▶ WRITTEN REQUEST: Write out every line of the data below as a JSON list of strings, one string per line, skipping blank lines. Leave out the pictures.

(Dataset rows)
::::::::
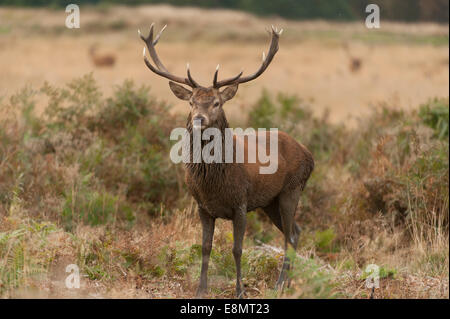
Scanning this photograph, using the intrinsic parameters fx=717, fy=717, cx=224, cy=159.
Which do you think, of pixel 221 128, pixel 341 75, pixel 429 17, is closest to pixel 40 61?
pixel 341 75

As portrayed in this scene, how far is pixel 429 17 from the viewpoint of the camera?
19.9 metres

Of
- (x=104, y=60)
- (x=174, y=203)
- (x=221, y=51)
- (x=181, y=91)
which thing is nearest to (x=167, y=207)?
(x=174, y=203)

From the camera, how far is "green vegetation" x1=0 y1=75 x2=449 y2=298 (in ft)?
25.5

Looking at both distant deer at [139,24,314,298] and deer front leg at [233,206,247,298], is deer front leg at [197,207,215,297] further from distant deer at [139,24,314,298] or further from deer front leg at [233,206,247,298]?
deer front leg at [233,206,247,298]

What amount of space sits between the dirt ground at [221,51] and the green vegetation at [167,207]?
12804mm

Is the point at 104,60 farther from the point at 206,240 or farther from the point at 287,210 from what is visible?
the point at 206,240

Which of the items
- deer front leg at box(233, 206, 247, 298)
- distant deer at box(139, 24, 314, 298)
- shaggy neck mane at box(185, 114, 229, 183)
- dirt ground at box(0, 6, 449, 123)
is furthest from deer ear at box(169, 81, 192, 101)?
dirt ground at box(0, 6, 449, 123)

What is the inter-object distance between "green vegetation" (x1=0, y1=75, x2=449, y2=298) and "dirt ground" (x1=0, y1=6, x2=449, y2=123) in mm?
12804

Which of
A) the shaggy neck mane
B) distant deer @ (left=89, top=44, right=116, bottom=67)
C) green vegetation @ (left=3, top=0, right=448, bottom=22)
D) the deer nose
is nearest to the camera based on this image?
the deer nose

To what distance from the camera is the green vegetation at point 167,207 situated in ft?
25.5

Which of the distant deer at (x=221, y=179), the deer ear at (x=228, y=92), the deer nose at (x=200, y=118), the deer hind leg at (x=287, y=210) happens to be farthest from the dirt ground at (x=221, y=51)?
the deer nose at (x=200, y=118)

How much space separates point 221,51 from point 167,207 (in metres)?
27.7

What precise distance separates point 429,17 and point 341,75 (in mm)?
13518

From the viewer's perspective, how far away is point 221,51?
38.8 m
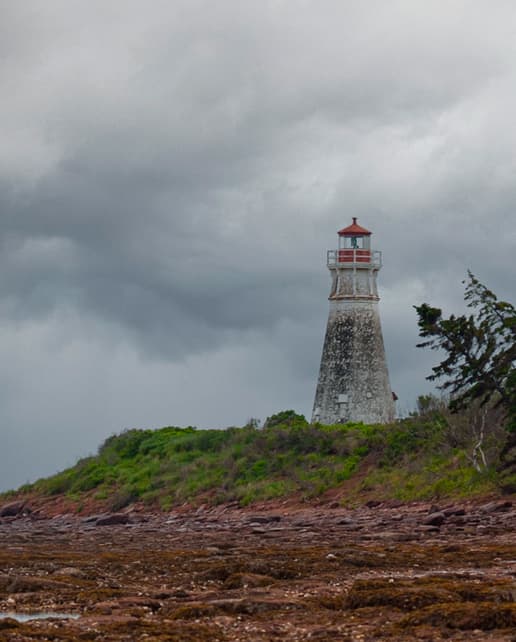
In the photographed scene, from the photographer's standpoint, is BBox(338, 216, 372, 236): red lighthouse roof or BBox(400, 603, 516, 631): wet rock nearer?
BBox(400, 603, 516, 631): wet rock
::::::::
▶ ANSWER TO THE TASK:
[
  "Scanning this photograph, using the intrinsic parameters fx=717, fy=717, cx=224, cy=159.",
  "Which do you think, of pixel 221 128, pixel 341 75, pixel 429 17, is closest to pixel 40 61?",
  "pixel 341 75",
  "As portrayed in this scene, how far is pixel 429 17 from the viewpoint of the camera?",
  "19.9 metres",
  "Of",
  "- (x=104, y=60)",
  "- (x=174, y=203)",
  "- (x=221, y=51)",
  "- (x=181, y=91)",
  "which thing is nearest to (x=167, y=207)?",
  "(x=174, y=203)",
  "From the camera, how far is \"green vegetation\" x1=0 y1=75 x2=449 y2=298 (in ft)?",
  "25.5",
  "Looking at both distant deer at [139,24,314,298] and deer front leg at [233,206,247,298], is deer front leg at [197,207,215,297] further from distant deer at [139,24,314,298] or further from deer front leg at [233,206,247,298]?",
  "deer front leg at [233,206,247,298]",
  "What amount of space sits between the dirt ground at [221,51] and the green vegetation at [167,207]?",
  "12804mm",
  "Is the point at 104,60 farther from the point at 206,240 or farther from the point at 287,210 from what is visible?",
  "the point at 206,240",
  "Which of the items",
  "- deer front leg at box(233, 206, 247, 298)",
  "- distant deer at box(139, 24, 314, 298)",
  "- shaggy neck mane at box(185, 114, 229, 183)",
  "- dirt ground at box(0, 6, 449, 123)",
  "is furthest from deer ear at box(169, 81, 192, 101)?",
  "dirt ground at box(0, 6, 449, 123)",
  "What is the inter-object distance between \"green vegetation\" (x1=0, y1=75, x2=449, y2=298) and \"dirt ground\" (x1=0, y1=6, x2=449, y2=123) in mm?",
  "12804",
  "Which of",
  "A) the shaggy neck mane",
  "B) distant deer @ (left=89, top=44, right=116, bottom=67)",
  "C) green vegetation @ (left=3, top=0, right=448, bottom=22)",
  "D) the deer nose",
  "is nearest to the camera based on this image?",
  "the deer nose",
  "To what distance from the camera is the green vegetation at point 167,207 situated in ft?",
  "25.5",
  "Which of the distant deer at (x=221, y=179), the deer ear at (x=228, y=92), the deer nose at (x=200, y=118), the deer hind leg at (x=287, y=210) happens to be farthest from the dirt ground at (x=221, y=51)?",
  "the deer nose at (x=200, y=118)",
  "How much space separates point 221,51 from point 167,207 (in metres)?",
  "27.7",
  "What precise distance separates point 429,17 and point 341,75 (in mm)?",
  "13518",
  "From the viewer's perspective, how far away is point 221,51?",
  "38.8 m",
  "In the photographed scene, from the photographer's standpoint, is BBox(338, 216, 372, 236): red lighthouse roof or BBox(400, 603, 516, 631): wet rock nearer?",
  "BBox(400, 603, 516, 631): wet rock"
]